Foreword
The phenomenon of magnetism has fascinated humanity for centuries. Historically, the preparation of novel magnetic materials was almost exclusively the domain of solid-state chemists. However, in recent years, an exciting new development was sparked by the idea to use discrete molecular spin carriers and to assemble them into ordered one-, two-, or three-dimensional arrays by exploiting non-covalent interactions, like electrostatic attraction, Lewis acid/base pairing, or hydrogen bonding. The advantages of this ‘molecule-to-material’ approach are immediately clear: rather than having to follow a metallurgical synthesis protocol, one is permitted to prepare these novel materials from solutions of the constituent building blocks already at ambient temperature. Consequently, highly sophisticated functional groups can be employed, which otherwise would not be compatible with the extreme conditions usually required for classical solid-state syntheses. Moreover, systematic variations of the ligand spheres of the spin carriers (i.e. paramagnetic organometallic complexes or Werner-type coordination compounds), as well as of the bridging units, allow a fine tuning of the materials' properties. However, a major challenge arising from the ‘molecule-to-material’ approach still remains, i.e. the problem of how to maintain efficient spin–spin coupling between the individual paramagnetic centres in the crystal lattice and thus to bring about correlation effects.

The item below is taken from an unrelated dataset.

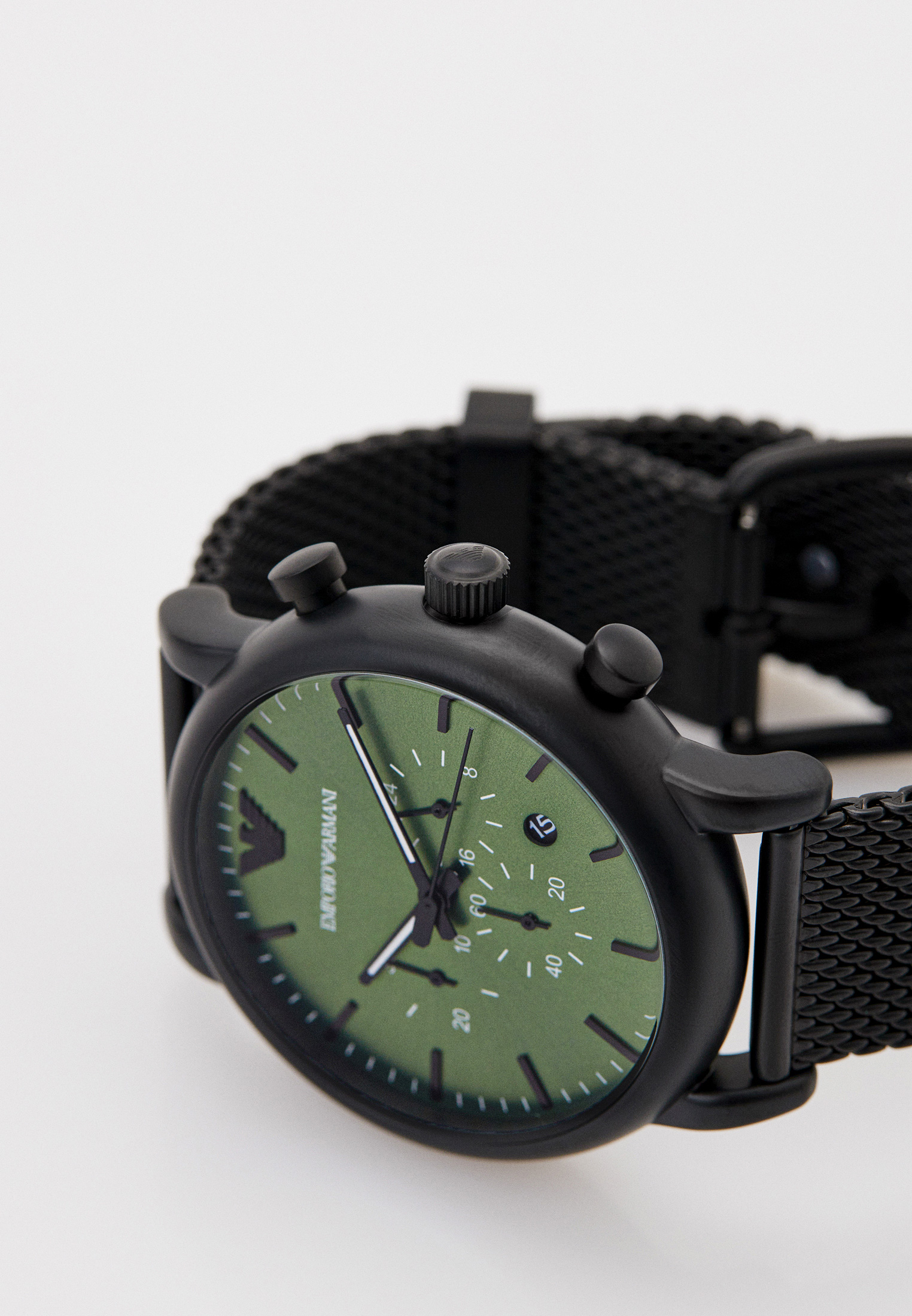 Мужские часы Emporio Armani (Эмпорио Армани) AR11470: изображение 2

In 1988, a landmark proof-of-principle work was published by J.S. Miller and A.J. Epstein, in which they showed that the charge-transfer salt [(C5Me5)2Fe]+[TCNE]− exhibits a ferromagnetic behaviour at low temperatures. Since then, research towards the targeted synthesis of improved molecular magnets has gained tremendous attention.
Because of the inherently interdisciplinary nature of the subject, success in the area of molecular magnetic materials heavily depends on close collaborations between chemists and physicists, experimentalists and theoreticians. Six years ago, the J.W. Goethe University of Frankfurt am Main (Germany) launched a joint research effort to study spin and charge correlations in molecule-based organometallic solids. The initiative, which was financially supported by the German Science Foundation (DFG), joins the forces of 16 research groups from the departments of chemistry, physics, and mineralogy. The main emphasis of our research is placed on interesting many-body effects resulting from strong quantum fluctuations that suppress long-range magnetic order. Of particular interest is the possibility to generate materials with small magnetic exchange coupling constants, weak enough for laboratory fields to drive the systems into novel states of matter near a zero-temperature quantum-phase transition.
Our results were discussed with international colleagues at a conference held from 17th to 19th October 2005 in Königstein / Taunus, near Frankfurt am Main. The present issue of the Comptes rendus Chimie contains a collection of the conference contributions in their written form and thus provides a comprehensive overview of the most recent developments in the field of molecule-based magnetic materials and gives a flavour of the diversity of quantum many-body effects that these systems show.